- [What to work on]: Below is a block of entries; repeat all of it exactly but omit the pictures.

── Extracted information ──

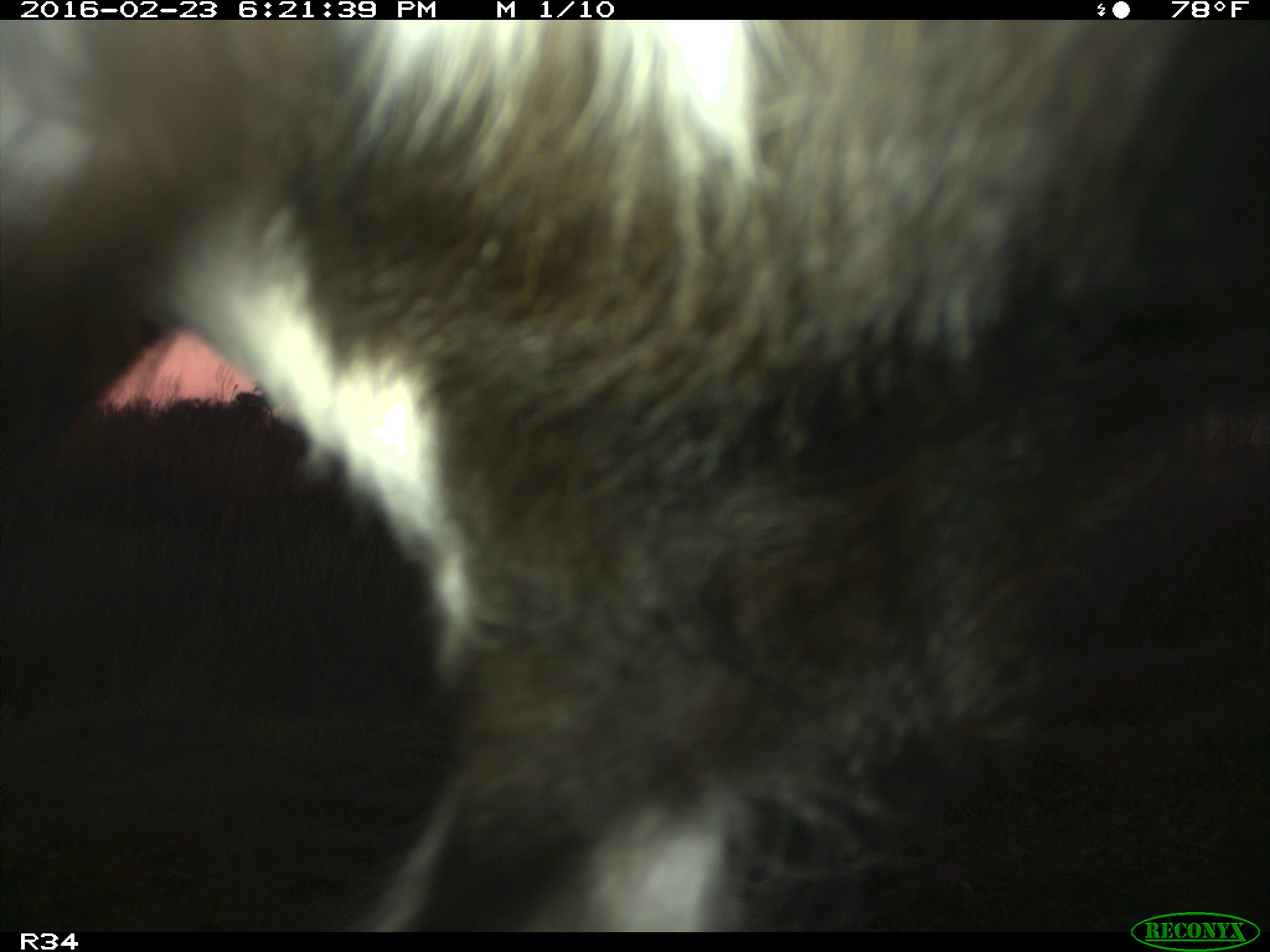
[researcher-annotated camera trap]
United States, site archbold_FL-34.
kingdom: Animalia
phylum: Chordata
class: Mammalia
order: Artiodactyla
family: Bovidae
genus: Bos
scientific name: Bos taurus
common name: domestic cow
Bos taurus (domestic cow).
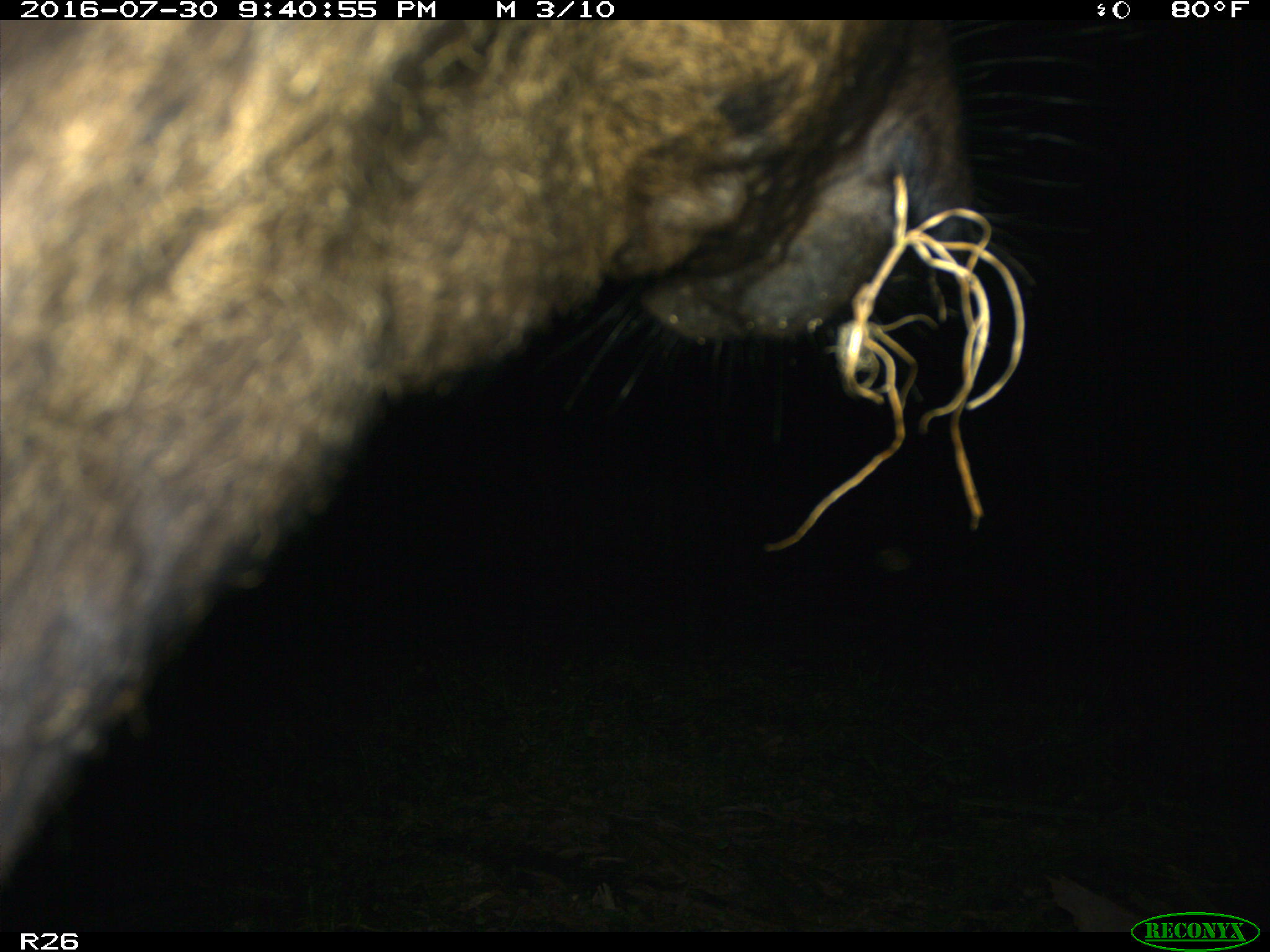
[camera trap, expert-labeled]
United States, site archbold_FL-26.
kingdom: Animalia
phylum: Chordata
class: Mammalia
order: Artiodactyla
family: Bovidae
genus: Bos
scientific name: Bos taurus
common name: domestic cow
Bos taurus (domestic cow).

───

- [Result for this exercise]:
[researcher-annotated camera trap]
United States, site archbold_FL-34.
kingdom: Animalia
phylum: Chordata
class: Mammalia
order: Artiodactyla
family: Bovidae
genus: Bos
scientific name: Bos taurus
common name: domestic cow
Bos taurus (domestic cow).
[camera trap, expert-labeled]
United States, site archbold_FL-26.
kingdom: Animalia
phylum: Chordata
class: Mammalia
order: Artiodactyla
family: Bovidae
genus: Bos
scientific name: Bos taurus
common name: domestic cow
Bos taurus (domestic cow).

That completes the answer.